トップ > コラム > 韓経済、次々と暗い見通し…「民間消費・雇用の脆弱性続く」

韓経済、次々と暗い見通し…「民間消費・雇用の脆弱性続く」


政府は今年の経済成長率を2.4%と予想して、景気が反騰するだろうという希望混じりの観測を出した。しかし国内の研究機関の間では、昨年の経済があまりにも悪かったので「基底効果」を除けば今年も韓国が根本的な低成長局面から抜け出すのは難しいだろうという暗鬱な展望が出ている。

6日、国策銀行である産業銀行(サノブウネン)のシンクタンクの役割を果たしているKDB未来戦略研究所は「2020年国内経済見通し」レポートを通じて、今年の経済成長率見通しを2.1%として提示した。政府の財政支出の拡大と設備投資の基底効果、輸出の回復などに支えられて昨年よりは景気が改善されるだろうという説明だ。

しかし、報告書は「民間消費は政府の積極的な雇用創出と所得分配の改善のための福祉支出の拡大にもかかわらず、対内・対外的な景気低迷と消費心理の悪化などで増加傾向は不振」だとし、「製造業の就業者数の減少、短期・高齢者雇用の増加などの脆弱な雇用状況も続くだろうと予想される」と憂慮した。

政府は高齢者の雇用を2019年の61万人から2020年には74万人にと13万人拡大し、雇用奨励金を通じて青年の追加雇用を2019年の20万人から2020年は29万人に増やす計画だ。しかし報告書は「雇用拡大分野は主に高齢者の雇用に集中しており、企業の雇用創出余力が低下しているし、家計所得の増加につながるには限界がある」とし、「世界で最も急速に進行している高齢化に加えて退職が増加している点も、今後の民間消費の不振に長期にわたって基調的な影響を与えると予想される」と分析した。

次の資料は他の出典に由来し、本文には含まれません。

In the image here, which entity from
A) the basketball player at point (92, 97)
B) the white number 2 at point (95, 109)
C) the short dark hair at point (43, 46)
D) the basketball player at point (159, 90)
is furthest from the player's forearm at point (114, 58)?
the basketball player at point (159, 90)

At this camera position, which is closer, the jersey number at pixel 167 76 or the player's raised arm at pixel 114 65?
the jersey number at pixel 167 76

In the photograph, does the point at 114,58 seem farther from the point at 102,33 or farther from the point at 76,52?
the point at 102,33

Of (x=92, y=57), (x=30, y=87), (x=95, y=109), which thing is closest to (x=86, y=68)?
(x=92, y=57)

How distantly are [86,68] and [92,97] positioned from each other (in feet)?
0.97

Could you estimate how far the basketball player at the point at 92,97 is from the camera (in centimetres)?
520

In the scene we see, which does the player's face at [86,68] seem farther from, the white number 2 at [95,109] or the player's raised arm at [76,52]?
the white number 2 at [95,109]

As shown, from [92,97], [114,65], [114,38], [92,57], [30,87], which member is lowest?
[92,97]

最近、IBK経済研究所も「2020経済と産業の展望」を通じて「今年の経済は基底効果で2019年よりは回復するだろうが、国内外の不確実性の持続で全体的に不振が予想される」とした。特に消費の場合は拡張的財政政策の持続と利子負担の軽減などで微弱に回復するだろうが、デフレ懸念と最低賃金の上昇率鈍化にともなう消費の遅れなどはまだ否定的な影響として作用するだろうと予想した。

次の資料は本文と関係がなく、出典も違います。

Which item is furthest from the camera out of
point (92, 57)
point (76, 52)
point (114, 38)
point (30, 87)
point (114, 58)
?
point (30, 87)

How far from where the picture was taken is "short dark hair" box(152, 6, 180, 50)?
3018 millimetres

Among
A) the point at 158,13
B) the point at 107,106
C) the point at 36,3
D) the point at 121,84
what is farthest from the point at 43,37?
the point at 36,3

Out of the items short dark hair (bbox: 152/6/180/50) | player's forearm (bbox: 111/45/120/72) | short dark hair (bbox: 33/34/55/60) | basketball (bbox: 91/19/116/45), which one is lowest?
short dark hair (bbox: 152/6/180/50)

先月、「2020年国内外の経済と産業の展望」を発表した韓国輸出入銀行海外経済研究所は、「米・中貿易紛争の激化による世界の貿易鈍化など、対外輸出条件の悪化が続くだろう」とし、来年の国内成長率を政府見通しよりも低い2%と予想した。先だってLG経済研究院(1.8%)、韓国経済研究院(1.9%)、ハナ金融経営研究所(1.9%)などの民間経済研究機関も、いっせいに今年は2%台の成長が難しいと予想している。